* [Latihan soal A]:
Jawablah pertanyaan berikut berdasarkan teks tentang ritual Islam, setiap jawaban pada barisnya sendiri dengan penanda yang sama.
(i) Hari dan tanggal apa yang tercantum di awal teks?
(ii) Menurut teks, di mana tongkat komando peradaban kini berada?
(iii) Dalam kalimat kesaksian, Muhammad disebut sebagai apa?
* [Latihan soal B]: Tuliskan kembali dengan tepat bagian teks tentang ritual Islam yang dimulai pada kata-kata "Segala puji bagi" dan berhenti setelah kata-kata "luar biasa akutnya.".

* [Kutipan teks]:
:::
Jumat, 07 November 2008

Ritual Islam

Ritual Islam dalam Dunia Pendidikan

Segala puji bagi Allah, kami memuji-Nya, memohon pertolongan-Nya dan berlindung kepada-Nya dari keburukan jiwa dan perbuatan kami. Barangsiapa yang ditunjuki Allah maka tidak ada yang menyesatkannya, dan barangsiapa yang disesatkan maka tidak ada yang akan menunjukinya. Aku bersaksi bahwa tidak ada Rabb yang berhak disembah selain Allah semata, tiada sekutu bagi-Nya, dan aku bersaksi bahwa Muhammad  adalah hamba-Nya dan utusan-Nya, semoga Allah melimpahkan shalawat dan salam kepadanya.
Amma ba’du.
Kini, seperti diketahui, tongkat komando peradaban berada di dunia barat. Keterpurukan dan keterbelakangan begitu lekat di tubuh umat ini. Kejahilan umat Islam terhadap ajaran agamanya luar biasa akutnya.
:::
* [Data tersimpan]:
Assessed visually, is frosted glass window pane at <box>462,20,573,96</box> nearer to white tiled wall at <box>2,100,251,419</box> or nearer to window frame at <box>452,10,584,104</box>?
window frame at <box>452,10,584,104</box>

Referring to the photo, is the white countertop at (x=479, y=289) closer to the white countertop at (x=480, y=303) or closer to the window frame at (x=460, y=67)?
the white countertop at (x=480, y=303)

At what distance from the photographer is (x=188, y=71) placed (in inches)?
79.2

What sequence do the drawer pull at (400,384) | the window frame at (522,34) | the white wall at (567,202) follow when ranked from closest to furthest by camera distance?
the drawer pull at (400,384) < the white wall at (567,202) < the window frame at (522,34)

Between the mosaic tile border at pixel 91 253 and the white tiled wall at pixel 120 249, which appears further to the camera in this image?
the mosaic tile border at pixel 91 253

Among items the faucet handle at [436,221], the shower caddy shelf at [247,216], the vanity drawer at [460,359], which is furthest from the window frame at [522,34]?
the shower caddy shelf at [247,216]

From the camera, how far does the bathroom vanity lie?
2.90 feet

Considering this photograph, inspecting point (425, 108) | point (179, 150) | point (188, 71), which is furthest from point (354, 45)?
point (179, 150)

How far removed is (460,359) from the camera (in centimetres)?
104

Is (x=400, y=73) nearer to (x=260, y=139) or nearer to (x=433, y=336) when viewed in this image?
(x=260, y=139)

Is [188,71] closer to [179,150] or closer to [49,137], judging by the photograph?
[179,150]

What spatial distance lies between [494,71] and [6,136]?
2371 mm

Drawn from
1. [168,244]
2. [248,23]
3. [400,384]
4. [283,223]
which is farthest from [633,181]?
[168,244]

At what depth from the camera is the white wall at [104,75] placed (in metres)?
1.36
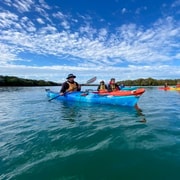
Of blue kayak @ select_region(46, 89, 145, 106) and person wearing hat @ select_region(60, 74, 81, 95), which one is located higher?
person wearing hat @ select_region(60, 74, 81, 95)

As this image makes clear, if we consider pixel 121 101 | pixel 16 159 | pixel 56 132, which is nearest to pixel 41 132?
pixel 56 132

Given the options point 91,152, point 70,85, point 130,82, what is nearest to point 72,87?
point 70,85

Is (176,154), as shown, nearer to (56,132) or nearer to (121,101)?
(56,132)

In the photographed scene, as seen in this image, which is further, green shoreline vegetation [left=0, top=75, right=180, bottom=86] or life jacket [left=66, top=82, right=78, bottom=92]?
green shoreline vegetation [left=0, top=75, right=180, bottom=86]

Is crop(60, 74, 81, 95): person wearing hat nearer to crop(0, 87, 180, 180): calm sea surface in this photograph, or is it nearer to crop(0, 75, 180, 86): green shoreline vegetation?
crop(0, 87, 180, 180): calm sea surface

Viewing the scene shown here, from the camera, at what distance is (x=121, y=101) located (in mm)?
11648

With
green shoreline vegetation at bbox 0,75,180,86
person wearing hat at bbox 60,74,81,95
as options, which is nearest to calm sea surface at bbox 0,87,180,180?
person wearing hat at bbox 60,74,81,95

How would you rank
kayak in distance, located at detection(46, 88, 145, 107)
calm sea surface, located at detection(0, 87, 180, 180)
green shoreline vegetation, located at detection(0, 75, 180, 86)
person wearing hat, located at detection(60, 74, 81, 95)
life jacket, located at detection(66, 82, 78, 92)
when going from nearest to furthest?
calm sea surface, located at detection(0, 87, 180, 180) < kayak in distance, located at detection(46, 88, 145, 107) < person wearing hat, located at detection(60, 74, 81, 95) < life jacket, located at detection(66, 82, 78, 92) < green shoreline vegetation, located at detection(0, 75, 180, 86)

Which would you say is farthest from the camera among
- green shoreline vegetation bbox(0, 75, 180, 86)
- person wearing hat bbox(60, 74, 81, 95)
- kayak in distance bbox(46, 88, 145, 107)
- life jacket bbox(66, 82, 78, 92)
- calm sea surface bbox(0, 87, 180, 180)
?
green shoreline vegetation bbox(0, 75, 180, 86)

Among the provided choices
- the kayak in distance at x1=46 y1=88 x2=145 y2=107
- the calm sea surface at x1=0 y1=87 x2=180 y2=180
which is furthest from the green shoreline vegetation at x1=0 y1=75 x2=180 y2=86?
the calm sea surface at x1=0 y1=87 x2=180 y2=180

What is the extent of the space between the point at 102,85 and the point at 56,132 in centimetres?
983

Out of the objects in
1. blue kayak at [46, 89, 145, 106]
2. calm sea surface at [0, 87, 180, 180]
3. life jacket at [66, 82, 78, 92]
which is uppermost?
life jacket at [66, 82, 78, 92]

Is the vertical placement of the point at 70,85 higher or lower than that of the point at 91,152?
higher

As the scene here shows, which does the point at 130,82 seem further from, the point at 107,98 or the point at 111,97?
the point at 111,97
:::
* [Jawaban benar A]:
(i) Jumat, 07 November 2008
(ii) Di dunia barat
(iii) Hamba-Nya dan utusan-Nya

* [Jawaban benar B]:
Segala puji bagi Allah, kami memuji-Nya, memohon pertolongan-Nya dan berlindung kepada-Nya dari keburukan jiwa dan perbuatan kami. Barangsiapa yang ditunjuki Allah maka tidak ada yang menyesatkannya, dan barangsiapa yang disesatkan maka tidak ada yang akan menunjukinya. Aku bersaksi bahwa tidak ada Rabb yang berhak disembah selain Allah semata, tiada sekutu bagi-Nya, dan aku bersaksi bahwa Muhammad  adalah hamba-Nya dan utusan-Nya, semoga Allah melimpahkan shalawat dan salam kepadanya.
Amma ba’du.
Kini, seperti diketahui, tongkat komando peradaban berada di dunia barat. Keterpurukan dan keterbelakangan begitu lekat di tubuh umat ini. Kejahilan umat Islam terhadap ajaran agamanya luar biasa akutnya.